Given the traditional schedule for education payments in late summer there was not much effect until then, with many people simply delaying their payment schedule from late summer to mid-fall. During this period Flywire worked with clients to change due dates and integrate notifications into payment plan systems.
“All of that is core functionality we offer to clients, so a lot of our time was spent with clients making these decisions and editing their existing deployments,” Mr. Massaro said.
The end result was all Flywire sectors grew though some not as much as expected. Together they combined to allow the company to make money for the first time.
Travel in 2020 was a unique situation, Mr. Massaro said. The first quarter was strong and allowed Flywire to generate almost as much revenue as they did from the vertical in the entirety of 2019. With much of their business coming from adventure and luxury-based travel, they saw clients shift their focus to attracting homebound visitors that could drive a short distance or visit locally.
Most industry participants believe the pandemic hasn’t necessarily changed fintech as much as it has accelerated trends already present. Mr. Massaro sees a bit of both. Healthcare has most definitely changed procedures, with pre-qualification steps at the beginning providing an opportunity to capture co-payments and address balances from prior visits.
“That’s a pretty new behavior, that had barely even started and now it’s almost become table stakes within the industry,” Mr. Massaro said.
Back office digitization has also been affected, he added. With people less able to visit a colleague down the hall to address a problem, many companies are digitizing many of the steps they used to do in person.
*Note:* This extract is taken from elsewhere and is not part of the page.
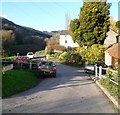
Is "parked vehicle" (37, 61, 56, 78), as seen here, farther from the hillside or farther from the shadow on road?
the hillside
Because Flywire works with several unique verticals it leaves them well-positioned to quickly establish themselves in new ones, Mr. Massaro said. With each industry comes a unique playbook combining the efforts of sales, marketing and client services to create an optimal system. Invest in understand those technologies so you can drive value through strong integrations. Lessons learned and similarities can be carried over into the next vertical
Cryptocurrency is a way off from making a big impact in payments, Mr. Massaro believes. For starters crypto is large a value store than a transactional medium. With JP Morgan seeing Bitcoin at $140,000, how many are going to spend it on a double latte? There are too many other prime areas where the industry can more safely deliver value.
“I think there’s potential there but that’s not where the world’s obviously gone,” Mr. Massaro said. “People have realized you can innovate on the existing rails, you can make transactions better, you can make better interfacing. It takes a long time.
“People still need to trust where they keep their money and cryptocurrency has a long way to go in comparison.”
In 2021 we could see some consolidation in tech for one of two reasons, Mr. Massaro believes. With valuations high, it will take deep pockets to ante up, and such companies may decide to make a purchase or two and see the benefits of these higher values. Conversely, it is also possible prices could soften a bit but that scenario too could see richer companies look for value plays.
Either way some clarity on how long the pandemic will last and on the effective delivery of vaccines would allow more companies to feel safer about making an acquisition. Once things calm down, there will be plenty of money looking for a place in which to grow.
“I think the round sizes in general have gone up because the ability to go after these large global problems I think is easier,” Mr. Massaro said. “The opportunities are bigger so I think people are willing to write bigger cheques.”